Claudius Felisaz a choisi de vivre ses passions. Ce « penseur libre », comme il se définit lui-même, a trouvé la liberté et le bonheur dans une vie en harmonie avec la nature en tant que gardien de refuge.
Après avoir franchi le seuil du refuge de Chavan, je distingue un vieil homme coiffé d’un béret dans l’embrasure de la porte de la loge. Il annote des documents dans la pénombre. Le septuagénaire à l’œil rieur remarque ma présence et me rejoint dans la pièce principale. Il s’excuse : « J’étais en train de finir un travail de relecture ». Sa voix fluette contraste avec sa large carrure. Autour de nous, les murs sont couverts de photos, de citations, d’objets anciens, de petits « monuments »… Claudius s’est créé un univers qui lui est propre ici à Chavan.
Enfant, le natif de Bellevaux rêvait d'être berger. Adolescent, gardien de refuge.
Enfant, le natif de Bellevaux rêvait d’être berger. Adolescent, gardien de refuge. « J’ai toujours eu envie de vivre en montagne. J’y trouve la liberté et la solitude que je recherche » raconte Claudius avec pudeur. Même si les montagnes ne le quitteront jamais, il va s’écarter un temps de ses rêves. Le haut-savoyard est parti étudier à Paris, avant de revenir sur ses terres pour monter son cabinet d’architecture. « J’accordais de l’importance au fait d’être travailleur indépendant et j’étais crédible en tant qu’architecte, mais ce n’étais pas une passion » analyse Claudius, en prenant le temps de choisir ses mots. Il va ensuite devenir maire de Bellevaux, « un acte civique » qu’il ne regrette pas, mais dont il ne se « glorifie pas ». La fin de son mandat et quelques bouleversements familiaux vont l’inciter à prendre un peu de recul sur sa vie.
La montagne sera le temple de sa quête spirituelle et le terreau de sa liberté
Alors âgé de 57 ans, Claudius décide de vivre ses passions sans concession. La montagne, qu’il fréquentait déjà assidument va maintenant lui occuper tout son temps. Elle sera le temple de sa quête spirituelle et le terreau de sa liberté. Claudius l’affirme : « j’ai vécu mon deuxième baptême dans les montagnes valdotaines à cette époque ». Il s’explique : « Pour moi, il n’y a pas meilleure école de vie que la montagne. Elle nous apprend à récuser la peur en acceptant ses dangers. Et elle nous apprend aussi à ne pas toujours suivre les sentiers que d’autres ont tracé pour nous.». Le penseur libre (surtout pas libre-penseur, ce serait rentrer dans une case) va alors vivre plusieurs années en Vallée d’Aoste, en Italie. « J’ai acheté une maison là-bas sur un coup de foudre, et elle s’est volatilisé sur un coup de foudre » s’amuse Claudius. Un violent orage a réduit sa maison en cendres en 2008.
....
TÂCHES ET EXERCICES
a. Ces affirmations concordent-elles avec le portrait de Claudius Felisaz ? (i) Il a fait ses études à Paris avant de revenir ouvrir son cabinet d’architecture. (ii) Il voyait dans l’architecture une passion. (iii) Un orage a détruit sa maison en 2008. Pour chacune, répondez par oui ou non et citez les mots du texte qui tranchent.
b. D’après le portrait de Claudius Felisaz, à quel âge a-t-il décidé de vivre ses passions sans concession ?

INFORMATIONS AFFICHÉES
....
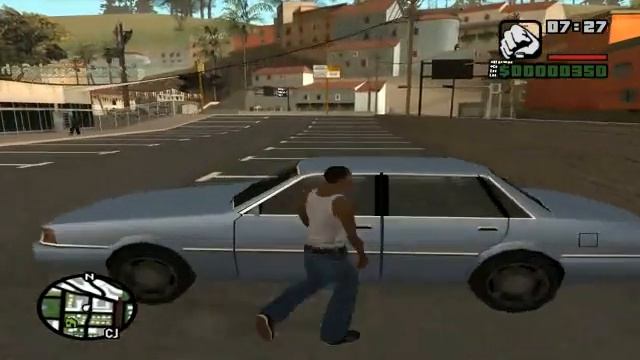 GTA SA Win 7 Home Premium 64bit lag смотреть онлайн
....
RÉPONSES PAR TÂCHE
a.
(i) Oui : « Le haut-savoyard est parti étudier à Paris, avant de revenir sur ses terres pour monter son cabinet d’architecture ».
(ii) Non : « ce n’étais pas une passion ».
(iii) Oui : « Un violent orage a réduit sa maison en cendres en 2008 ».

b. À 57 ans.